Marginal Conditional Stochastic Dominance

The Marginal Conditional Stochastic Dominance (MCSD) concept states that risk-averse individuals prefer to increase one risky asset's share over another when presented with a particular portfolio. This concept expresses the conditions under which investors make such preferences. It was introduced by Yitzhaki and Olkin in 1991.

Compared to SSD (second-degree stochastic dominance), marginal conditional stochastic dominance is a less challenging concept better suited to empirical study. This is because it considers slight variations in holding riskier assets in a certain portfolio. The concept helps detect inefficiency and improve inefficient portfolios. Marginal conditional stochastic dominance has also been used to solve issues in asset allocation.

Marginal conditional stochastic dominance (MCSD) is a concept that states possible conditions under which risk-averse individuals could prefer increasing the share of a risky asset over another. The method helps analyze an individual's portfolio of risky assets. It tells if the investor can invest in a new asset in the background of having a risky portfolio. To conclude, MCSD gives the conditions or recommendations under which that individual has to include that new asset in the portfolio by either reducing, at a margin, the existing asset's share.

MCSD can help evaluate the superiority or dominance of an asset option over another. Here, dominance indicates all risk-averse investors' utility that can be enhanced by increasing the shares of a dominant asset at the cost of the asset dominated. It means that the investors' portfolio performance can be improved by raising the share of dominant assets and decreasing the share of others.

Hence, they are used to build optimal portfolios. MCSD is considered an extension of Arrow's theorem. The theorem states that a risk-averse individual may not always participate in an unfavorable gamble or one that is barely fair but always participates in a favorable one. MCSD helps identify favorable gambles by including investors with random wealth or portfolios with random returns, among other criteria.

Example #1 - A Hypothetical Example 

Let us consider a hypothetical example of an investor using marginal conditional stochastic dominance (MCSD) to make an investment decision. Suppose Dan is an investor, and in his portfolio, he has three asset options (A, B, and C) and wants to know which provides the highest return for the prevailing market conditions. He determines whether the asset of option A dominates B or C in a bull market condition and repeats the same in a bear market condition with the available past data on the asset performance. After analyzing, Dan finds out that A dominates both B and C in terms of returns, which exhibits MCSD over other options.
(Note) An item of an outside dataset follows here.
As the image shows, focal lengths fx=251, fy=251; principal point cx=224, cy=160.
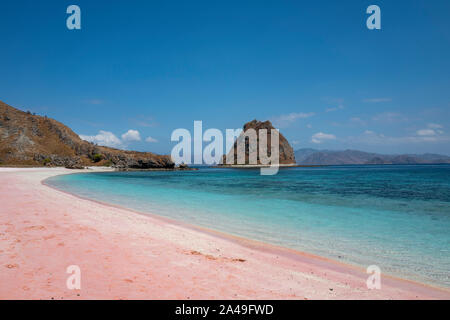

Since A has been chosen, a larger proportion of his portfolio will be allocated to asset A by reducing his shares in assets B and C.

Example #2 - A Real-Life Example 

A study was conducted titled The Role of Diversification Opportunities in International Equity Flows: A Comparative Analysis of Developed and Emerging Markets. It examines the impact of diversification opportunities on international equity flows. The analysis utilizes the concept of marginal conditional stochastic dominance (MCSD) to estimate the diversification potential offered by different return distributions.

It was assumed that the investors were risk-averse, and the study provided strong evidence that diversification opportunities determined international equity flows. The study also revealed that dominant distributions influenced these opportunities. It focused on the dominant distributions and revealed a propensity toward efficiency in that MCSD-dominant markets draw flows while MCSD-dominated markets tend to lose flows.

MCSD can be used to estimate diversification opportunities, especially in determining equity flows in international markets. Studies were conducted to compare individual markets to a global market portfolio. In them, the market portfolio dominates specific security. If shares of all securities in the portfolio are increased and the dominant security is reduced, it improves all risk-averse investors' portfolios. Thus, it helps test whether a market or a global portfolio dominates it. It also evaluates the response of the fund flow in the market.

The MSCD is considered an extension of second-degree stochastic dominance. It can rank securities in accordance with the marginal changes in the return distributions by attributing them conditionally to the market proxy distribution. This technique serves as an effective method for measuring portfolio performance without specifying the return-generating process.